In practice, most formulators use natural mica based pearlescent pigments for standard industrial work and switch to the synthetic mica series when the application demands it — not as a default upgrade.
These pigments are platelet-structured. That means dispersion technique directly affects the final optical result. High-shear mixing will fracture the platelets and reduce sparkle — you lose particle size and the effect degrades visibly. Low-shear incorporation, typically by gentle stirring or slow-speed paddle mixing, is the correct approach. Add the pigment last where formulation sequence allows.
Orientation matters in coating applications. In spray-applied systems, allow adequate flow time before cure to let the platelets align parallel to the substrate. Poor orientation = muted luster, regardless of which grade you selected.

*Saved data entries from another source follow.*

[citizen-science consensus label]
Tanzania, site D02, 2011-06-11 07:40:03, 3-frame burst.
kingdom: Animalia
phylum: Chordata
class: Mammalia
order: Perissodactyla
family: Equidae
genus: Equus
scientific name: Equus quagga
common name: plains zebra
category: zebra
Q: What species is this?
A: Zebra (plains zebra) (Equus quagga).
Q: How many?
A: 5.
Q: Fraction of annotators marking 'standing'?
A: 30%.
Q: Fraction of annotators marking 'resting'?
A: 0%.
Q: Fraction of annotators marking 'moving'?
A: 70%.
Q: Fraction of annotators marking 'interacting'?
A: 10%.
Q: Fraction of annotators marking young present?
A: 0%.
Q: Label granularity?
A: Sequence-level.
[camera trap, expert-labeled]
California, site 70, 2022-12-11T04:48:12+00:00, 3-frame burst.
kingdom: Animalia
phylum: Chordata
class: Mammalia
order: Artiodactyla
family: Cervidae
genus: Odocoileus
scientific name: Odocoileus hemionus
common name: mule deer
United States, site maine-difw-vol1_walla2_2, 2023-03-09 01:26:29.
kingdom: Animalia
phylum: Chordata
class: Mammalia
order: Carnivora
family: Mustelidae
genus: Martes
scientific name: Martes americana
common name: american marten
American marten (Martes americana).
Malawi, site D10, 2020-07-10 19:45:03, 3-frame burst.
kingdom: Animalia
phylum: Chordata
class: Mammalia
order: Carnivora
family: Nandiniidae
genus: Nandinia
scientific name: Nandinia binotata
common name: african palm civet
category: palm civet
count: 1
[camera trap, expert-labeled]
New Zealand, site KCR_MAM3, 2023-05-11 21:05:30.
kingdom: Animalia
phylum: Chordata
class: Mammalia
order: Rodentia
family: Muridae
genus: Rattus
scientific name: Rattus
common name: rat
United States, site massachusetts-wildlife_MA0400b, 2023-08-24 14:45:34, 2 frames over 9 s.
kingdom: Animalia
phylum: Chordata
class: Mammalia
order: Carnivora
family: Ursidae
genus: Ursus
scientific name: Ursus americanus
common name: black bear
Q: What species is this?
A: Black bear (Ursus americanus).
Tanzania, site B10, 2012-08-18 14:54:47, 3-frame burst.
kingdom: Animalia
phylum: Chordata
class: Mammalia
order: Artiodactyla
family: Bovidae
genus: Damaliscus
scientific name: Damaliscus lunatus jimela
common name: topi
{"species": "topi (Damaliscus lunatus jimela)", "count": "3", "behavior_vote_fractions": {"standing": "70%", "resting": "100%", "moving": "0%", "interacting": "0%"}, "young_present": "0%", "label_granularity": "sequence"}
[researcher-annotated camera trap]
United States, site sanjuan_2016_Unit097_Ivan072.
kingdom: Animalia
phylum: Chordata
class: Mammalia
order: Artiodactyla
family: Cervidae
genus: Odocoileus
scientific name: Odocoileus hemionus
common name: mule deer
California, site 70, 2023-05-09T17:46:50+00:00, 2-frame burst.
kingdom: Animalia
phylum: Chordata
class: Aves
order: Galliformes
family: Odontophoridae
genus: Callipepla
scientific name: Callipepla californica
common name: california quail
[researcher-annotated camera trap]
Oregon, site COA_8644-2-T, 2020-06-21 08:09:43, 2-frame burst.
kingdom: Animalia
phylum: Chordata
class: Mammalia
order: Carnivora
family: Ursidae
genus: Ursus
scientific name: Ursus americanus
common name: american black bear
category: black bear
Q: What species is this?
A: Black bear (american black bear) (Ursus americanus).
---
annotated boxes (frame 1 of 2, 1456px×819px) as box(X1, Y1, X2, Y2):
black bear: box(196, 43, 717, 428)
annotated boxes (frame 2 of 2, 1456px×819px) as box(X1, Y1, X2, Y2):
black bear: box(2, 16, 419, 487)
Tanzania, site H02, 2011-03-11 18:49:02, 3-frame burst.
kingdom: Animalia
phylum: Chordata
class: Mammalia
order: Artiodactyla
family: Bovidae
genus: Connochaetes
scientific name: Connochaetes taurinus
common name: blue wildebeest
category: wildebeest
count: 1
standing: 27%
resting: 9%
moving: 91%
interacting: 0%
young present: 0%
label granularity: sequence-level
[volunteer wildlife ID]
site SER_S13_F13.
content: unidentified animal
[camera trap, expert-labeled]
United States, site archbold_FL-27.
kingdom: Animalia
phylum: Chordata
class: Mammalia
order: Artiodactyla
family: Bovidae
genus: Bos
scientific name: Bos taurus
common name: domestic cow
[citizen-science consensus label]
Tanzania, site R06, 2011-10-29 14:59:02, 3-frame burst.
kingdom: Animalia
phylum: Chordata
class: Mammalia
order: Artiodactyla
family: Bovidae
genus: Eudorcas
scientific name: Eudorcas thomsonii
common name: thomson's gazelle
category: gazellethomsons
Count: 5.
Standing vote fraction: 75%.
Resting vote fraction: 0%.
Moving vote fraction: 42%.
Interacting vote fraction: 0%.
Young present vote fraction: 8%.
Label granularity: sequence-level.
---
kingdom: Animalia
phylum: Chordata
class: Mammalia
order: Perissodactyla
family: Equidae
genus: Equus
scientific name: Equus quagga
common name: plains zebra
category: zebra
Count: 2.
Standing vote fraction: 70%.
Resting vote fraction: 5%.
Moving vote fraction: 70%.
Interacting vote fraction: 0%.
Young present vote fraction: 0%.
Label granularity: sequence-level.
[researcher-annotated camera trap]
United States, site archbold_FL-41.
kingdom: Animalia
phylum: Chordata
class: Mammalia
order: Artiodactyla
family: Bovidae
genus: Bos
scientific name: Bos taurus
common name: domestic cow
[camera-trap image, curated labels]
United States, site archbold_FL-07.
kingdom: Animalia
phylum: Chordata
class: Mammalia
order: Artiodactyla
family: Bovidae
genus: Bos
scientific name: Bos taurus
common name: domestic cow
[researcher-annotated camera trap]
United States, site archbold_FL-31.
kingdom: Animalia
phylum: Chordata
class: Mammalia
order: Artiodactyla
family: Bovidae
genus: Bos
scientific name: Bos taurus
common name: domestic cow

These pigments are compatible with most resin systems — waterborne, solventborne, UV-cure, and powder. The SnO₂-containing grades (KT-103, KT-104, KT-111, KT-119, KT-121, KT-152, KT-7108, KT-7109, KT-7192) carry different surface chemistry, which can influence wetting in some formulations. If you're running into adhesion or floating issues, grade selection is worth revisiting before adjusting dispersants.
Typical loading range is 1–10% depending on the system and effect target. Higher loadings don't always improve the visual result — beyond a certain concentration, platelet-to-platelet interference starts working against orientation.